Scene geometry questions
— begin —
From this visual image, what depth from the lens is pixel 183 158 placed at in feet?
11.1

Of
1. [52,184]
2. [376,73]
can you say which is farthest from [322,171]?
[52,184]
— end —
Return all of the records above without changing any line.

Task answer
From this visual image, what depth from the lens is pixel 183 158 placed at in feet?
11.1

Of
1. [52,184]
2. [376,73]
can you say which is farthest from [322,171]?
[52,184]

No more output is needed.